Copy out the records from the line containing "As shown, is" through the line containing "26806 millimetres", both included, swapping every "nearer" for "closer" and leaving everything else unchanged.

** begin Dataset records **

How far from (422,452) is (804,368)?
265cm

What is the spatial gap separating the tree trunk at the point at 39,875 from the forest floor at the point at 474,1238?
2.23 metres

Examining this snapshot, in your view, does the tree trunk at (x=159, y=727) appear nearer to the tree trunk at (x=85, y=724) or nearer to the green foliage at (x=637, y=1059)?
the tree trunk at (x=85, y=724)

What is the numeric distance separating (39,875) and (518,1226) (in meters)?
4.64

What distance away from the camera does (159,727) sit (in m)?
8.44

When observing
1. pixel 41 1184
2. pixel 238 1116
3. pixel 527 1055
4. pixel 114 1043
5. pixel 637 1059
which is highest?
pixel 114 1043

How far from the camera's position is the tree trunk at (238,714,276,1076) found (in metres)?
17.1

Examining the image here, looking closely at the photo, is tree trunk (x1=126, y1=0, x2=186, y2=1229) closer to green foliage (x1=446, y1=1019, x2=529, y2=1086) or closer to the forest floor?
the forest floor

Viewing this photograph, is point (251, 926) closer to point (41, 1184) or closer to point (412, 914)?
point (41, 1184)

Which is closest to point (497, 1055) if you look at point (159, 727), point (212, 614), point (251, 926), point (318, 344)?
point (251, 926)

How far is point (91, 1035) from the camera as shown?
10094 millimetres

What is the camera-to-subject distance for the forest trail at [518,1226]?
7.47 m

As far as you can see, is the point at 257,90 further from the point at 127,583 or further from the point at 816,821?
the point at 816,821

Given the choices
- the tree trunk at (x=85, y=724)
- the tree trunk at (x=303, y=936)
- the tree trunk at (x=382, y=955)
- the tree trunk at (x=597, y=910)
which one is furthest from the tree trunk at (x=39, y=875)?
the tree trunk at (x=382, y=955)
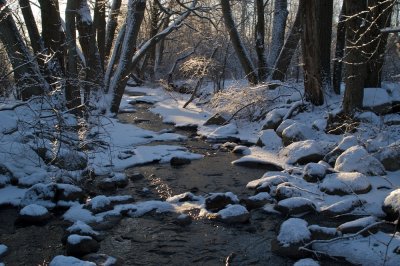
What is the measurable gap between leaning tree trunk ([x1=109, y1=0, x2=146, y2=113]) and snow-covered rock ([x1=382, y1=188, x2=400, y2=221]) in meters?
10.2

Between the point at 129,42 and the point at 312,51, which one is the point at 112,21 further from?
the point at 312,51

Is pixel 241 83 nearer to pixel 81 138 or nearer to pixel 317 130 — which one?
pixel 317 130

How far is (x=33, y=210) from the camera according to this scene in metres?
6.60

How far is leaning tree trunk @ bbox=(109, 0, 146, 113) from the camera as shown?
14.3 metres

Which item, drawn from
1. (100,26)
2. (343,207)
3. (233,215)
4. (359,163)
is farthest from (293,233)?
(100,26)

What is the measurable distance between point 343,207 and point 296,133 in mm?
4106

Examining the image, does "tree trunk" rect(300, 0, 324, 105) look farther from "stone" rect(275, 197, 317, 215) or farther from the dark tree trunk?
the dark tree trunk

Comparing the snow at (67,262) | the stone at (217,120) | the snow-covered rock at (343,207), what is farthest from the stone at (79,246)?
the stone at (217,120)

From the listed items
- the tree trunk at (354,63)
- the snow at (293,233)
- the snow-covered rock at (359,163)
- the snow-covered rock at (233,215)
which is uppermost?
the tree trunk at (354,63)

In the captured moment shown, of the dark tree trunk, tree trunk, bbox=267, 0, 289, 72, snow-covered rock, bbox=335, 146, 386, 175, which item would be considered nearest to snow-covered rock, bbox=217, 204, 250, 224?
snow-covered rock, bbox=335, 146, 386, 175

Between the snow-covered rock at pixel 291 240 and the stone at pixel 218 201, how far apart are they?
4.58 feet

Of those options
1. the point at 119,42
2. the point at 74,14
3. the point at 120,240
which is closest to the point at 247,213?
the point at 120,240

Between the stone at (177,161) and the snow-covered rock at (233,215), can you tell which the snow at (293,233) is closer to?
the snow-covered rock at (233,215)

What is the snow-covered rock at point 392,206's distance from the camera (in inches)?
236
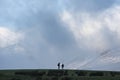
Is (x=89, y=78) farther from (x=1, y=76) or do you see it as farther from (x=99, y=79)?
(x=1, y=76)

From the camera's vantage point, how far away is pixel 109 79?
184 metres

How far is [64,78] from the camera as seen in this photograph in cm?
17838

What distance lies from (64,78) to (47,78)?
931 cm

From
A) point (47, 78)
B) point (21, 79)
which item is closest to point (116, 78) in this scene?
point (47, 78)

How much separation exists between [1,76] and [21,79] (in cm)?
1536

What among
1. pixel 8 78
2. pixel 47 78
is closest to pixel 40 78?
pixel 47 78

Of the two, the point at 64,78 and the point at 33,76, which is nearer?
the point at 64,78

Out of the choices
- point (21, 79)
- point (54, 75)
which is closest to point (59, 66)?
point (54, 75)

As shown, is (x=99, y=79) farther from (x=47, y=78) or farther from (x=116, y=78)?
(x=47, y=78)

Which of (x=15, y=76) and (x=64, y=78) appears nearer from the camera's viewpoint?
(x=64, y=78)

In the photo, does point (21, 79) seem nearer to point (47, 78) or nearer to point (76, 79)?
point (47, 78)

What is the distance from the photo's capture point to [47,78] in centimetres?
18275

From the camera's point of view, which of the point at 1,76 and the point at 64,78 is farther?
the point at 1,76

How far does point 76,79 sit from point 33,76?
26806 millimetres
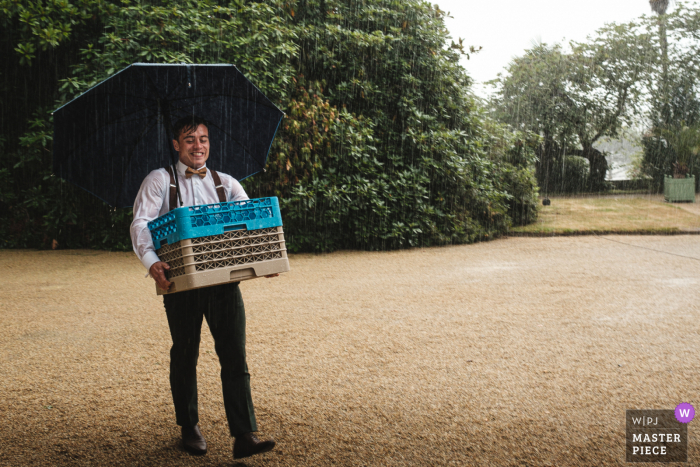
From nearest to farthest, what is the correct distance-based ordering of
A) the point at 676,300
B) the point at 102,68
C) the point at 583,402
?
the point at 583,402 → the point at 676,300 → the point at 102,68

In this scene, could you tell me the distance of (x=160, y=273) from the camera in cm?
236

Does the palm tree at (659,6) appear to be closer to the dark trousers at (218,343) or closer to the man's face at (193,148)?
the man's face at (193,148)

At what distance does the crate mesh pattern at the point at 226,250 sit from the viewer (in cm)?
230

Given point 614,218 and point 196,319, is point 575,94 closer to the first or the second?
point 614,218

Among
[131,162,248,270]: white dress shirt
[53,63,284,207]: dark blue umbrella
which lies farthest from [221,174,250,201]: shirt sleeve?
[53,63,284,207]: dark blue umbrella

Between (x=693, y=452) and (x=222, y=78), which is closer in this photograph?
(x=693, y=452)

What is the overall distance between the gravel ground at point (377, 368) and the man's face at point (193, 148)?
1465 mm

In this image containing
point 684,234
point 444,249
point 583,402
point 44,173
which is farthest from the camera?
point 684,234

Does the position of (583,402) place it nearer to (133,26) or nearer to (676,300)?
(676,300)

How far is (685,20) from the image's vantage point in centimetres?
2441

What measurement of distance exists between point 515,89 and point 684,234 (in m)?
14.6

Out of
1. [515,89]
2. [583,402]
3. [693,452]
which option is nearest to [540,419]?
[583,402]

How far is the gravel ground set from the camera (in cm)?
272

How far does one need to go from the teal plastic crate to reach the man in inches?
5.5
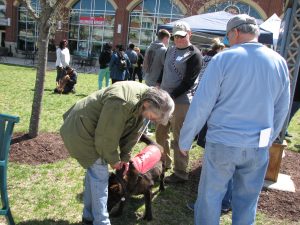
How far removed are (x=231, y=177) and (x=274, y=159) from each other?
2186mm

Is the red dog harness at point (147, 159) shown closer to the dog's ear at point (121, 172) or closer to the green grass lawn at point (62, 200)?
the dog's ear at point (121, 172)

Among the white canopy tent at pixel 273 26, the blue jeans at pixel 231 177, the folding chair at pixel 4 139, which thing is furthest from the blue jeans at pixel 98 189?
the white canopy tent at pixel 273 26

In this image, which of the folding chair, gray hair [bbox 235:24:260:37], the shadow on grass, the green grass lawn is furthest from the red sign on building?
gray hair [bbox 235:24:260:37]

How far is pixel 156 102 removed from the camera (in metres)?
2.50

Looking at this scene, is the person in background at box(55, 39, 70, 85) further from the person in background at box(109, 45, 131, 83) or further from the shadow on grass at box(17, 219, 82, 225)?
the shadow on grass at box(17, 219, 82, 225)

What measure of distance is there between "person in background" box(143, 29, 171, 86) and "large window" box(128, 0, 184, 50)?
20.9 metres

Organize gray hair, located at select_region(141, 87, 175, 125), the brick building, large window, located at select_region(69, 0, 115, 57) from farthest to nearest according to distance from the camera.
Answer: large window, located at select_region(69, 0, 115, 57) < the brick building < gray hair, located at select_region(141, 87, 175, 125)

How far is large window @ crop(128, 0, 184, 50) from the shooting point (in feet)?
86.4

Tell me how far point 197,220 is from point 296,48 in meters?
2.97

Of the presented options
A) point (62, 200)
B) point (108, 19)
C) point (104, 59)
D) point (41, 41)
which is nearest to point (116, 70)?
point (104, 59)

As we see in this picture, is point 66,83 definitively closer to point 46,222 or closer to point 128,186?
point 46,222

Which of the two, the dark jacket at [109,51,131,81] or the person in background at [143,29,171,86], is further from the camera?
the dark jacket at [109,51,131,81]

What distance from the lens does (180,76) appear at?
4.39 meters

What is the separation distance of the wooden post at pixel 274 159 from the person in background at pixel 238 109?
6.60 feet
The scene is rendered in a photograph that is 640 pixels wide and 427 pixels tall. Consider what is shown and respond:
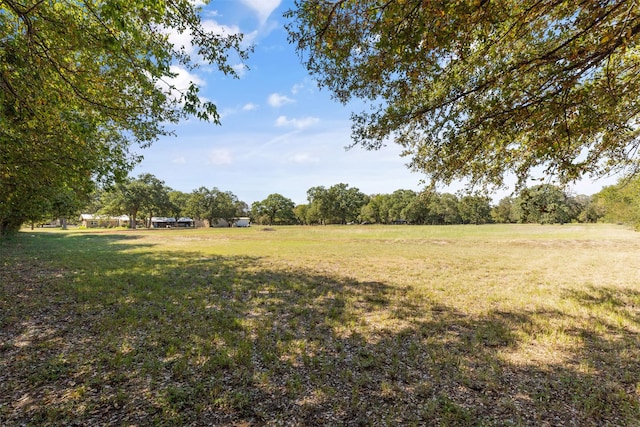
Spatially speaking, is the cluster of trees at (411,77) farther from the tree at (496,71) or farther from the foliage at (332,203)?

** end Dataset records **

| Output below |
As shown, is (x=99, y=79) farther from (x=47, y=78) or farther from (x=116, y=78)?
(x=47, y=78)

Which of (x=15, y=76) and (x=64, y=78) appears closer from the camera's viewpoint?
(x=64, y=78)

In the photo, does point (21, 79) seem closer to point (47, 78) or closer to point (76, 79)?
point (47, 78)

What is the distance from the photo's capture point to [47,78] in centimetres?
18275

From the camera's point of view, which of the point at 1,76 and the point at 64,78 is farther?
the point at 1,76

How far does point 76,79 sit from point 33,76?
26806 millimetres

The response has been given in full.